Alice was beginning to get very tired of sitting by her sister on the

bank, and of having nothing to do: once or twice she had peeped into the

book her sister was reading, but it had no pictures or conversations in

it, ‘and what is the use of a book,’ thought Alice ‘without pictures or

conversations?’



So she was considering in her own mind (as well as she could, for the

hot day made her feel very sleepy and stupid), whether the pleasure

of making a daisy-chain would be worth the trouble of getting up and

picking the daisies, when suddenly a White Rabbit with pink eyes ran

close by her.



### Closing the files

The operating system needs to allocate resources to keep up with the files you open. Remember that the OS needs to "monitor" all our files-related activities; so every time you open a file, the OS needs to allocate resources for that "monitoring" task.

If you open too many files, and don't close them, your system might crash, or your data might be lost (the OS also flushes data from memory to the files when you close them).

![Closing files](https://docs.google.com/drawings/d/e/2PACX-1vRR4bnLVVzZkFhyaRG3I5BO402tJ__yZGVP64TP-n3jV9svUeVjSzZuVPu-25sLS45pSLD5IIb22pu-/pub?w=960&h=720)

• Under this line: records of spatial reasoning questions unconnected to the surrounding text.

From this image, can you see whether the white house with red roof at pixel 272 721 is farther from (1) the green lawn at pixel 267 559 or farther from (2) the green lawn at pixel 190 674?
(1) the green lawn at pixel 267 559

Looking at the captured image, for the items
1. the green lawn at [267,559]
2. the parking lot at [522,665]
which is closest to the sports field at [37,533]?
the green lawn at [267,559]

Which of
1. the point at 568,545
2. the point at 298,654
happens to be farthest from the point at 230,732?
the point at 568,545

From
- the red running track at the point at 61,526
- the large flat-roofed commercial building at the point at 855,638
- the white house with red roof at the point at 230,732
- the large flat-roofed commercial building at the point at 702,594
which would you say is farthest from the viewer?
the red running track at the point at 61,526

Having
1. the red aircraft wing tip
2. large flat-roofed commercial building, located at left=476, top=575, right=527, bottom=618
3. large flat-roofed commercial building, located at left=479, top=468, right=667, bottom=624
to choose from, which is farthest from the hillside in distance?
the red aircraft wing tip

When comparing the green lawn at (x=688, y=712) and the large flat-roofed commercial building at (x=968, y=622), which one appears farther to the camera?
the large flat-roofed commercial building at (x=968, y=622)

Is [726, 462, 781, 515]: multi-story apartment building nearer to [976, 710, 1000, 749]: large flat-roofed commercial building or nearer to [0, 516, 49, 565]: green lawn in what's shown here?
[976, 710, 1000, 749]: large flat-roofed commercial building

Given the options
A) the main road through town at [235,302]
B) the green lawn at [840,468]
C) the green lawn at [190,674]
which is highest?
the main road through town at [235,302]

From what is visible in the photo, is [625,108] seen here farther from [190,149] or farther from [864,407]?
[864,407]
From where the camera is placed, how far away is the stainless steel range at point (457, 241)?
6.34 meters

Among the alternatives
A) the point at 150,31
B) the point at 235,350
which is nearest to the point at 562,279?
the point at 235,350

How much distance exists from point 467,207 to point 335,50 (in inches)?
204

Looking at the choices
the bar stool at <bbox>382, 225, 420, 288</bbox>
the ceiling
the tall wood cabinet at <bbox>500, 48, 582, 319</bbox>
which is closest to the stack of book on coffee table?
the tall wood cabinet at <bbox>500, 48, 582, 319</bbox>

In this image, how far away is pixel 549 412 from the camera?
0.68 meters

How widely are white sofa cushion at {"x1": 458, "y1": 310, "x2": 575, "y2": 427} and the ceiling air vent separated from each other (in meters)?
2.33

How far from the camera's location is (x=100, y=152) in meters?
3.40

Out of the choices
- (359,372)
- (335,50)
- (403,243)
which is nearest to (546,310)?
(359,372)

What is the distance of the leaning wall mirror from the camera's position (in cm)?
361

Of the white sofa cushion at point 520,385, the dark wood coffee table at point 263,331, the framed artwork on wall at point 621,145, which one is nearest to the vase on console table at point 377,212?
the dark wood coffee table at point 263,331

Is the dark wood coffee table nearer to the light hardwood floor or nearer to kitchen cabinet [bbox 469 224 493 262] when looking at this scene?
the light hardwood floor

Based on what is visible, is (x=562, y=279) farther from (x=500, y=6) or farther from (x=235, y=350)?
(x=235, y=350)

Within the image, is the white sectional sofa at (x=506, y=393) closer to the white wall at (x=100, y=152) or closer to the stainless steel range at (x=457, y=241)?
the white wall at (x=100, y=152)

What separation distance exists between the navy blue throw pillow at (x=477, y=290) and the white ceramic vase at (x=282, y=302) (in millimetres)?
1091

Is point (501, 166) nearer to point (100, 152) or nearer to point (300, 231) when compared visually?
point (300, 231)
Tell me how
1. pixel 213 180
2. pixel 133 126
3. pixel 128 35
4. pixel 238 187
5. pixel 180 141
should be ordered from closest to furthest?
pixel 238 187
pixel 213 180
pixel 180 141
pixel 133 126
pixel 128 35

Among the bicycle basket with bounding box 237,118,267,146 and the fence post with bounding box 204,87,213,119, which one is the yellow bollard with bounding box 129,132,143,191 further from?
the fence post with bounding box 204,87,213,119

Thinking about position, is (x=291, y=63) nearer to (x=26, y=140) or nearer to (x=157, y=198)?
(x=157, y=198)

Closing a file is simple, just use the `close()` method of the file object returned by `open()`:

In [40]:
f.close()

In [41]:
f

<_io.TextIOWrapper name='alice.txt' mode='r' encoding='UTF-8'>

Any successive operation that we try to perform with a closed file will raise an exception:

In [42]:
f.read(5)

ValueError: I/O operation on closed file.

In [43]:
f.closed

True

### Full File Object API

Finally, you can check the docs to learn more about the file object: https://docs.python.org/3/library/io.html#io.IOBase

You can see interesting methods like `flush()`, `readable()`, etc.